**Aim**
Copy out every one of the rows below word for word.

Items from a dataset
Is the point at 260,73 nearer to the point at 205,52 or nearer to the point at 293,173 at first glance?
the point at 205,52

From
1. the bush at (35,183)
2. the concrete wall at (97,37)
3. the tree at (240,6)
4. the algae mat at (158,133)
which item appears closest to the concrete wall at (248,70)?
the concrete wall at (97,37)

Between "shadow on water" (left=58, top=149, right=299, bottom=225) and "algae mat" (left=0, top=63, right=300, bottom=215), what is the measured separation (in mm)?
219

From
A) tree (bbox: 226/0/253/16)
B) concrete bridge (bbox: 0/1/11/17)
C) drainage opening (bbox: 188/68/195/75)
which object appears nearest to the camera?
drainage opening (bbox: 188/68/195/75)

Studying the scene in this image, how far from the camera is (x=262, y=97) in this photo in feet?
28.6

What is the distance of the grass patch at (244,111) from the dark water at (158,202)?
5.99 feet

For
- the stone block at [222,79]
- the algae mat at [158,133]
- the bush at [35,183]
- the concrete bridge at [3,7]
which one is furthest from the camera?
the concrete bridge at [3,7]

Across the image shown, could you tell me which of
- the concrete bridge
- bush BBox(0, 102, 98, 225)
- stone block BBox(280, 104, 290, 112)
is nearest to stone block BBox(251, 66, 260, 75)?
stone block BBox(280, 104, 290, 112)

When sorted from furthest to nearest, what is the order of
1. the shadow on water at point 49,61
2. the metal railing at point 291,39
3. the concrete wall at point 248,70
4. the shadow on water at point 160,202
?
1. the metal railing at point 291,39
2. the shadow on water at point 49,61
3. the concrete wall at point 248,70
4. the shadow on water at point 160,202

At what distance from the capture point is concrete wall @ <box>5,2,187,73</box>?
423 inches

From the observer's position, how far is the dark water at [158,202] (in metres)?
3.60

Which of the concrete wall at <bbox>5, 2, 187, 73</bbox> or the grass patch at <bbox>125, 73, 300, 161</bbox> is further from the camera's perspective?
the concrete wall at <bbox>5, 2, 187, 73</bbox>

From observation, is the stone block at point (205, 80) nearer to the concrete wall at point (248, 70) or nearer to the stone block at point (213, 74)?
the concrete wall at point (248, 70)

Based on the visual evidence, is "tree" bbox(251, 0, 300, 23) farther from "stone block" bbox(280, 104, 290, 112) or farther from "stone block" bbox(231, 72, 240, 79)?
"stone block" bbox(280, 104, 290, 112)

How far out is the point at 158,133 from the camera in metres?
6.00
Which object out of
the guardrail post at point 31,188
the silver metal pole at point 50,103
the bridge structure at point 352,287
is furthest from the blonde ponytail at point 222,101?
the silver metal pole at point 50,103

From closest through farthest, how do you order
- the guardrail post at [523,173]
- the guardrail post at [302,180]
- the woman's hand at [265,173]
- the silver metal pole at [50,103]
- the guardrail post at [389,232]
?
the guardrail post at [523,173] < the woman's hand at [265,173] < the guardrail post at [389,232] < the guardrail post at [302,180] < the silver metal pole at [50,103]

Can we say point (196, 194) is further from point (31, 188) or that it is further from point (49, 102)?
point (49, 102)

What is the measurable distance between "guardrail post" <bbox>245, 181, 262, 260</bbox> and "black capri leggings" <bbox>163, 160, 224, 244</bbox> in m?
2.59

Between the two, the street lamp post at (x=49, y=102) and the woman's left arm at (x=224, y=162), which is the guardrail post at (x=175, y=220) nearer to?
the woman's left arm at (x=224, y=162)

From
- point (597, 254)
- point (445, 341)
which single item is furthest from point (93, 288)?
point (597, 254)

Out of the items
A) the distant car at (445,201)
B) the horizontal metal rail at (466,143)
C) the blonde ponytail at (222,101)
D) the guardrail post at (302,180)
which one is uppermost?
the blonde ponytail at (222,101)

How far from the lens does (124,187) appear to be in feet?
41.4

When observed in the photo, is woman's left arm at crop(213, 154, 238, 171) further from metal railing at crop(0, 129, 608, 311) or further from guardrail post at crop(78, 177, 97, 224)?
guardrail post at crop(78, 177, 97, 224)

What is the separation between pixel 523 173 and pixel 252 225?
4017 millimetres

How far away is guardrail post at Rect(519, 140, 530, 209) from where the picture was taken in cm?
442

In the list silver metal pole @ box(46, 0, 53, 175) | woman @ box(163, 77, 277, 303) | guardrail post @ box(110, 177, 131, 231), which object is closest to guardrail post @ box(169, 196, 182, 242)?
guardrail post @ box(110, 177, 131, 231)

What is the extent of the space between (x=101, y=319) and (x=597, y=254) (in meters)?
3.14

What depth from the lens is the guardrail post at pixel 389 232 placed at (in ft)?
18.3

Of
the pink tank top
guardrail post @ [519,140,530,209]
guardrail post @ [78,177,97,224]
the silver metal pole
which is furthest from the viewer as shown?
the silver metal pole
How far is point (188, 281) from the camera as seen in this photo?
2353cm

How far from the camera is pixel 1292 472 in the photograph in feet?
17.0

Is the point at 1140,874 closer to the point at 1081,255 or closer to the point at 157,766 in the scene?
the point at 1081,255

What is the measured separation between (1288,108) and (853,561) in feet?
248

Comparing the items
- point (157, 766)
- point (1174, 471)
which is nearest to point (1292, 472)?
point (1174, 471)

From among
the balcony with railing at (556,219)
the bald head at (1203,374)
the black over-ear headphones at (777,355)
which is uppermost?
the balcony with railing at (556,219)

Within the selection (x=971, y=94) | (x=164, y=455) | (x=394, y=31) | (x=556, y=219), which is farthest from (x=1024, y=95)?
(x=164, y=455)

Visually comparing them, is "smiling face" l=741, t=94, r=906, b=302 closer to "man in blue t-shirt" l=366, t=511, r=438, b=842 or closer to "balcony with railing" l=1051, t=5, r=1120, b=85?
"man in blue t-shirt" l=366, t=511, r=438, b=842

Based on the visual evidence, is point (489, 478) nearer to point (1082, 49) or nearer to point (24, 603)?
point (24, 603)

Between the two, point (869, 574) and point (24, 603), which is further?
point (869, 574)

**Finished exercise**
Is the point at 260,73 nearer to the point at 205,52 or nearer to the point at 293,173 at first glance?
the point at 205,52

From
1. the bush at (35,183)
2. the concrete wall at (97,37)
3. the tree at (240,6)
4. the algae mat at (158,133)
which item appears closest to the concrete wall at (248,70)?
the concrete wall at (97,37)

Between "shadow on water" (left=58, top=149, right=299, bottom=225) and "algae mat" (left=0, top=63, right=300, bottom=215), what is the measured separation (in mm)?
219

From
A) tree (bbox: 226/0/253/16)
B) concrete bridge (bbox: 0/1/11/17)
C) drainage opening (bbox: 188/68/195/75)
which object appears nearest to the camera?
drainage opening (bbox: 188/68/195/75)

Studying the scene in this image, how far from the camera is (x=262, y=97) in this photo in feet?
28.6

What is the distance of the grass patch at (244,111) from the dark water at (158,202)?
5.99 feet

For
- the stone block at [222,79]
- the algae mat at [158,133]
- the bush at [35,183]
- the concrete bridge at [3,7]
which one is furthest from the camera?
the concrete bridge at [3,7]

Across the image shown, could you tell me which of
- the concrete bridge
- bush BBox(0, 102, 98, 225)
- stone block BBox(280, 104, 290, 112)
is nearest to stone block BBox(251, 66, 260, 75)?
stone block BBox(280, 104, 290, 112)

When sorted from furthest to nearest, what is the order of
1. the shadow on water at point 49,61
2. the metal railing at point 291,39
3. the concrete wall at point 248,70
4. the shadow on water at point 160,202
?
1. the metal railing at point 291,39
2. the shadow on water at point 49,61
3. the concrete wall at point 248,70
4. the shadow on water at point 160,202

At what distance from the capture point is concrete wall @ <box>5,2,187,73</box>?
423 inches

From the observer's position, how far is the dark water at [158,202] (in metres)?
3.60

Which of the concrete wall at <bbox>5, 2, 187, 73</bbox> or the grass patch at <bbox>125, 73, 300, 161</bbox> is further from the camera's perspective?
the concrete wall at <bbox>5, 2, 187, 73</bbox>

From observation, is the stone block at point (205, 80) nearer to the concrete wall at point (248, 70) or nearer to the stone block at point (213, 74)?
the concrete wall at point (248, 70)

Based on the visual evidence, is "tree" bbox(251, 0, 300, 23) farther from "stone block" bbox(280, 104, 290, 112) or farther from "stone block" bbox(231, 72, 240, 79)?
"stone block" bbox(280, 104, 290, 112)

How far out is the point at 158,133 from the camera in metres?
6.00
Which object out of
the guardrail post at point 31,188
the silver metal pole at point 50,103
the bridge structure at point 352,287
is furthest from the blonde ponytail at point 222,101?
the silver metal pole at point 50,103

From closest through farthest, how do you order
- the guardrail post at [523,173]
- the guardrail post at [302,180]
- the woman's hand at [265,173]
- the silver metal pole at [50,103]
- the guardrail post at [389,232]
?
the guardrail post at [523,173] < the woman's hand at [265,173] < the guardrail post at [389,232] < the guardrail post at [302,180] < the silver metal pole at [50,103]

Can we say point (196, 194) is further from point (31, 188) or that it is further from point (49, 102)?
point (49, 102)

What is the measurable distance between "guardrail post" <bbox>245, 181, 262, 260</bbox> and "black capri leggings" <bbox>163, 160, 224, 244</bbox> in m?
2.59

Between the two, the street lamp post at (x=49, y=102) and the woman's left arm at (x=224, y=162), which is the guardrail post at (x=175, y=220) nearer to?
the woman's left arm at (x=224, y=162)

From
- point (597, 254)
- point (445, 341)
which single item is furthest from point (93, 288)?
point (597, 254)

Out of the items
A) the distant car at (445,201)
B) the horizontal metal rail at (466,143)
C) the blonde ponytail at (222,101)
D) the guardrail post at (302,180)
which one is uppermost?
the blonde ponytail at (222,101)

How far from the lens does (124,187) appear to be in feet?
41.4

When observed in the photo, is woman's left arm at crop(213, 154, 238, 171) further from metal railing at crop(0, 129, 608, 311) or further from guardrail post at crop(78, 177, 97, 224)?
guardrail post at crop(78, 177, 97, 224)

What is the separation between pixel 523 173 and pixel 252 225?
4017 millimetres

How far away is guardrail post at Rect(519, 140, 530, 209) from where the picture was taken in cm?
442

In the list silver metal pole @ box(46, 0, 53, 175) | woman @ box(163, 77, 277, 303) | guardrail post @ box(110, 177, 131, 231), which object is closest to guardrail post @ box(169, 196, 182, 242)?
guardrail post @ box(110, 177, 131, 231)

What is the extent of the space between (x=101, y=319) and (x=597, y=254) (in meters)?
3.14

What depth from the lens is the guardrail post at pixel 389 232 placed at (in ft)?
18.3

Of
the pink tank top
guardrail post @ [519,140,530,209]
guardrail post @ [78,177,97,224]
the silver metal pole
which is furthest from the viewer as shown?
the silver metal pole
How far is point (188, 281) from the camera as seen in this photo?
2353cm

How far from the camera is pixel 1292 472 in the photograph in feet?
17.0

Is the point at 1140,874 closer to the point at 1081,255 or closer to the point at 157,766 in the scene?
the point at 1081,255

What is the measured separation between (1288,108) and (853,561) in feet?
248

Comparing the items
- point (157, 766)
- point (1174, 471)
which is nearest to point (1292, 472)?
point (1174, 471)

From among
the balcony with railing at (556,219)
the bald head at (1203,374)
the black over-ear headphones at (777,355)
which is uppermost?
the balcony with railing at (556,219)

Within the selection (x=971, y=94) | (x=164, y=455) | (x=394, y=31) | (x=556, y=219), which is farthest from (x=1024, y=95)?
(x=164, y=455)

Visually comparing them, is "smiling face" l=741, t=94, r=906, b=302 closer to "man in blue t-shirt" l=366, t=511, r=438, b=842 or closer to "balcony with railing" l=1051, t=5, r=1120, b=85?
"man in blue t-shirt" l=366, t=511, r=438, b=842

Based on the visual evidence, is point (489, 478) nearer to point (1082, 49) or nearer to point (24, 603)?
point (24, 603)

Between the two, point (869, 574) and point (24, 603), which is further?
point (869, 574)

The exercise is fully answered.